-------- SOURCE DOCUMENT --------
23 August 2008

Antidotes to Groupthink: Individuation

I've spent the better part of a week searching for the best one-word term for this next antidote, and it's fitting, I think, that it turns out to be a term created by C. G. Jung.

I was searching for a term that would capture, in a positive light, qualities that are all too often dismissed as negative: a certain type of self-reliance, a degree of faith in one's own judgement and perspective, and a combination of strength and resilience that enables its possessor to reject toxic / unhealthy / severely negative-normed groups, even when the price of such rejection is isolation or other forms of group retaliation.

I was searching for a term that would include these things, yet also leave room for compassion, a desire for healthy connection with others, an ability to see one's own flaws and negative / toxic aspects, an ability to see reality without despair.

Jung's term encompasses all of this, and more. I'm going to bypass his terminology and simplify the concept as follows: individuation is self-awareness without denial or excuse; awareness of all that we do that is false, to 'get by'; all that we desire that is socially repudiated [revenge, etc.]; those qualities we possess that we would normally assign to a person of opposite sex from ourselves [strength and aggression in women, tenderness and emotiveness in men]; the qualities that we possess most strongly that we typically assign to our own sex; our desire to save, nurture, and lead, and the damage this can do to us if allowed to run unchecked. It is also an awareness of our place in the universe, an understanding that we do, indeed, have such a place, an acceptance that we, as living beings, are part of a living universe.

Full individuation in this sense is the work of a lifetime. But simply to 'set one's face' towards this goal is to turn away from the values that allow groupthink to flourish unrecognized and unchallenged.
-------- DATA EXTRACT --------
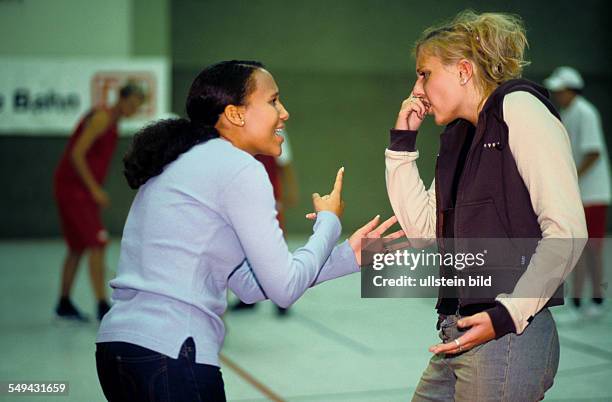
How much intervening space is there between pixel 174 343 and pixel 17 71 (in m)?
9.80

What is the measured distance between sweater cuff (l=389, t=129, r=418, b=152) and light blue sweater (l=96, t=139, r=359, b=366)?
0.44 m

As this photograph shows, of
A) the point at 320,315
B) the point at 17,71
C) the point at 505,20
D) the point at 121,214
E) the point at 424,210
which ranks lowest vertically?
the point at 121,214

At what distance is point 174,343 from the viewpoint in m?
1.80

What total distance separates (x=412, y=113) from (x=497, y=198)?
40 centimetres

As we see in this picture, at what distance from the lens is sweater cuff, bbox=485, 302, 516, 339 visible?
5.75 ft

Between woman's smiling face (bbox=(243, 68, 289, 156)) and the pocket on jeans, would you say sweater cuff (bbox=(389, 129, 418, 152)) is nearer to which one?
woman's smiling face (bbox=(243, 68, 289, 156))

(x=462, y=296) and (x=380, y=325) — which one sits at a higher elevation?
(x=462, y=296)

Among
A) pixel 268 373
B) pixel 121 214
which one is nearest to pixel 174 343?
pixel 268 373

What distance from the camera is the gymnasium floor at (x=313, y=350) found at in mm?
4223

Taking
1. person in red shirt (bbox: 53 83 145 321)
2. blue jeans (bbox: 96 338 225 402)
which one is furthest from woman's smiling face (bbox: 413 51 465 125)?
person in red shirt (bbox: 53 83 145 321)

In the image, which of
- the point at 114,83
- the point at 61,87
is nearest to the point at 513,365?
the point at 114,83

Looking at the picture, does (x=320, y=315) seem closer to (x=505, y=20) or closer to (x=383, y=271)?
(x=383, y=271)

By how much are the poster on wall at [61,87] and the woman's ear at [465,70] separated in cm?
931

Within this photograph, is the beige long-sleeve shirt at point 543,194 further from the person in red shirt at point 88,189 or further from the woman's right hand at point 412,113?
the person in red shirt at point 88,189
--------
-------- DATA EXTRACT --------
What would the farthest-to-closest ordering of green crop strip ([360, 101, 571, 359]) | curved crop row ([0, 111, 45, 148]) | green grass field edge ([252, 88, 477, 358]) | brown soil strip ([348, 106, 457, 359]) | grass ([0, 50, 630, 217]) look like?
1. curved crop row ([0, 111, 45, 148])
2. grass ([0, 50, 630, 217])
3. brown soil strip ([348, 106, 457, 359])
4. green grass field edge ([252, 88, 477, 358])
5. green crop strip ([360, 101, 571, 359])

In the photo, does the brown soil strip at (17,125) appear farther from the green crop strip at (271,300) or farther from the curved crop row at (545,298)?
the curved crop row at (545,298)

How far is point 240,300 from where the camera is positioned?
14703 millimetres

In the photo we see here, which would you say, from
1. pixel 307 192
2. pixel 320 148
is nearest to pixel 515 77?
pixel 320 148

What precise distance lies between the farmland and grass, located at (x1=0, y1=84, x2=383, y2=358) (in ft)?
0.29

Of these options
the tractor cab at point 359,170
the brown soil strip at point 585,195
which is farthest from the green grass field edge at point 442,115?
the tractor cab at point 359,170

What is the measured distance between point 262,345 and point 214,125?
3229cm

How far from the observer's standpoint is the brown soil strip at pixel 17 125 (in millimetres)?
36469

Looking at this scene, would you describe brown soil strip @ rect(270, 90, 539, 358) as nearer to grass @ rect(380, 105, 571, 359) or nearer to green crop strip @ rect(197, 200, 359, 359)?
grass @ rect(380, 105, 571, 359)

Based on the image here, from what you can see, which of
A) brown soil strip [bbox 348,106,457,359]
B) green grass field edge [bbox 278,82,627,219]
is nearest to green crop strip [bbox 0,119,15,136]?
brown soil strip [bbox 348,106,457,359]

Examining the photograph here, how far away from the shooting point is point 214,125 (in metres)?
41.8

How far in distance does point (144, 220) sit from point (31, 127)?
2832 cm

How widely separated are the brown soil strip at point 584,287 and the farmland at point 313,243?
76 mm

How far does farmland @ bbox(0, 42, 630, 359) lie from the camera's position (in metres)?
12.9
--------
-------- DATA EXTRACT --------
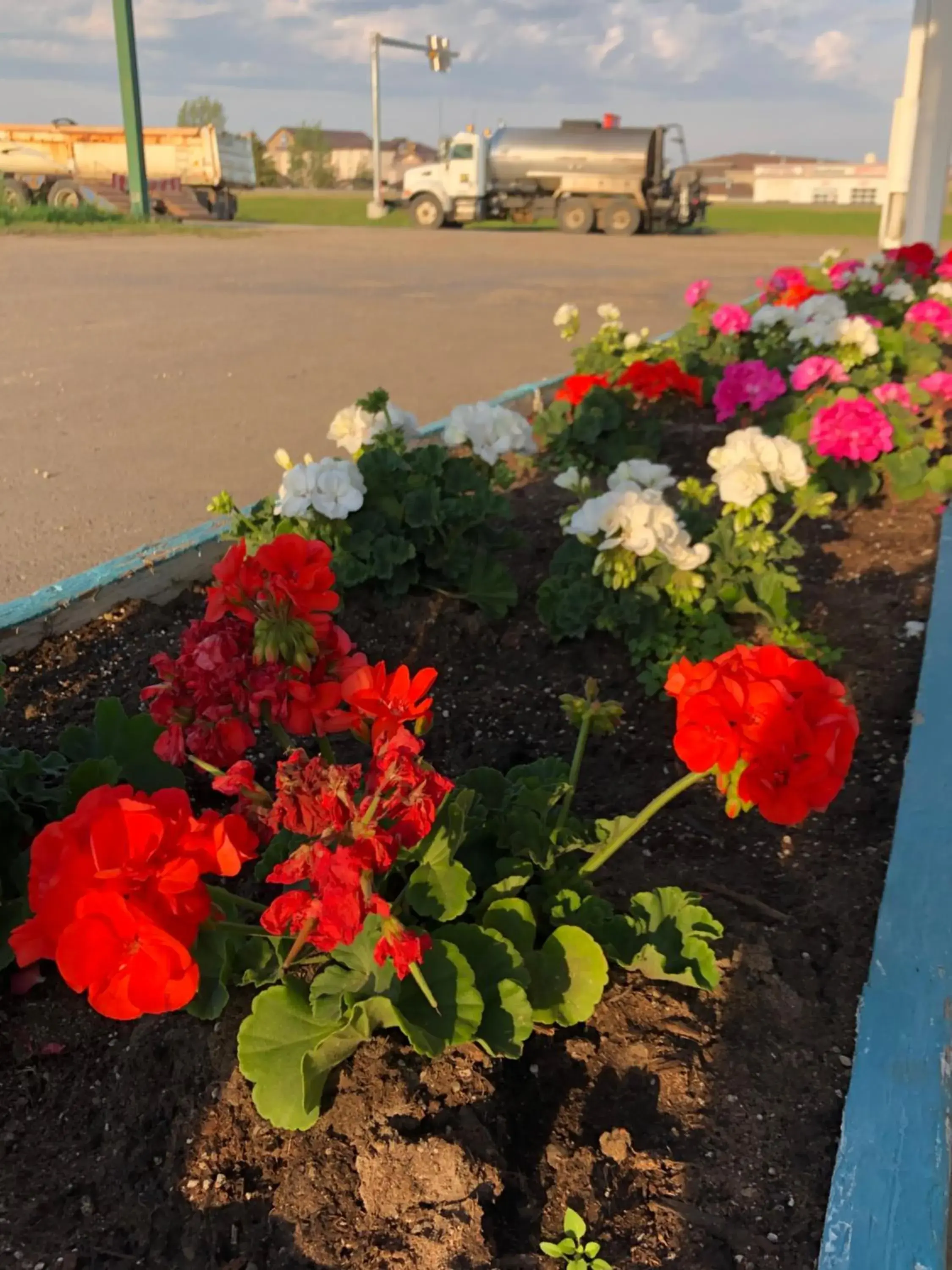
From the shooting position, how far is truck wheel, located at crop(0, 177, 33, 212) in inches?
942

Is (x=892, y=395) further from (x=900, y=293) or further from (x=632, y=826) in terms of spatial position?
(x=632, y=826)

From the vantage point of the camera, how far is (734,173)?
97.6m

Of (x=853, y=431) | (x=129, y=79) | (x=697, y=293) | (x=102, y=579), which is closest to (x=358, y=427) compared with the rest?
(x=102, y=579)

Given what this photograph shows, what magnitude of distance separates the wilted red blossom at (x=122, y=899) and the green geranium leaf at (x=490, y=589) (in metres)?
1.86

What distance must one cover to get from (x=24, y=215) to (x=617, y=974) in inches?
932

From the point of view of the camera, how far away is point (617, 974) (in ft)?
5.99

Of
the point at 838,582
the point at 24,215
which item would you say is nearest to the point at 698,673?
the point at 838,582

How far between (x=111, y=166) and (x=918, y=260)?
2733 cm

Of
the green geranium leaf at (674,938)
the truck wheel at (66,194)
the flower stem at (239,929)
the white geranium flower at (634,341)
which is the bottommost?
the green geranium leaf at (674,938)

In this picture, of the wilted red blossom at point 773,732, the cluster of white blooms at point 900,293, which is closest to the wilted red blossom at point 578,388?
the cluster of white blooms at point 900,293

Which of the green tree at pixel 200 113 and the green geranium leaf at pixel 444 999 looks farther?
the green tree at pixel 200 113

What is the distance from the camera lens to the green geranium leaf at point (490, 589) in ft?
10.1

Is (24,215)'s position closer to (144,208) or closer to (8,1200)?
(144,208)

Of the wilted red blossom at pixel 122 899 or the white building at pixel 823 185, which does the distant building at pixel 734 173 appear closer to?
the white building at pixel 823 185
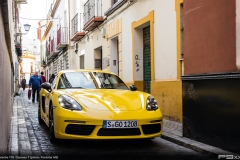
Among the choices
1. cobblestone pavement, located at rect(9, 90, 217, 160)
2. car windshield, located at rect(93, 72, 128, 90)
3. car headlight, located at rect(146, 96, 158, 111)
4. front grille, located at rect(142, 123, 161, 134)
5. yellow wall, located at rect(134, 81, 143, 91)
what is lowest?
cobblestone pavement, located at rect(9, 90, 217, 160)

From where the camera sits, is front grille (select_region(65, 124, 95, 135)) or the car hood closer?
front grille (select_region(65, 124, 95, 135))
--------
WORK ORDER: Continue the post on individuation as an antidote to groupthink from the end of its last paragraph. The lines above are not needed for what comes next.

ANSWER TO THE PROBLEM:
I am not holding up a form of self-worship, here, as an antidote to group-worship. I do, definitely, regard groupthink - especially when it is deliberately instigated by a 'groupthink guru' - as a form of idolatry, an inappropriate centering of the mind / heart / soul on the group, or the guru, or both. Survivors of abusive, cultic churches will know exactly what I mean by this; it applies equally well to workplace 'gangs', criminal gangs, and middle school 'mean cliques'.

To worship a group, or its human leadership, is to imperil one's soul. But to turn from group-worship or leader-worship to self-veneration is merely to substitute one peril for another. Jung's concept of self-knowledge leads, instead, to a calm humility, with considerable humor in it. You know who you are, warts and all. You know what you value, and you know why. You also know that there are many, many things in life that are worse than being alone, either short-term or long-term. Assimilation by a toxic group will be near the top of that list; willingly doing harm to others at the behest of such a group or its guru will be anathema to you.

And, paradoxically, you will know - from the tips of your fingers to the depth of your soul - that, in fact, you are never less alone, spiritually, than when you make the choice to be alone, corporeally, rather than to buy into groupthink as the price of membership in a group.

This antidote to groupthink, in other words, is: to know your own heart, respect your own mind, and value your soul.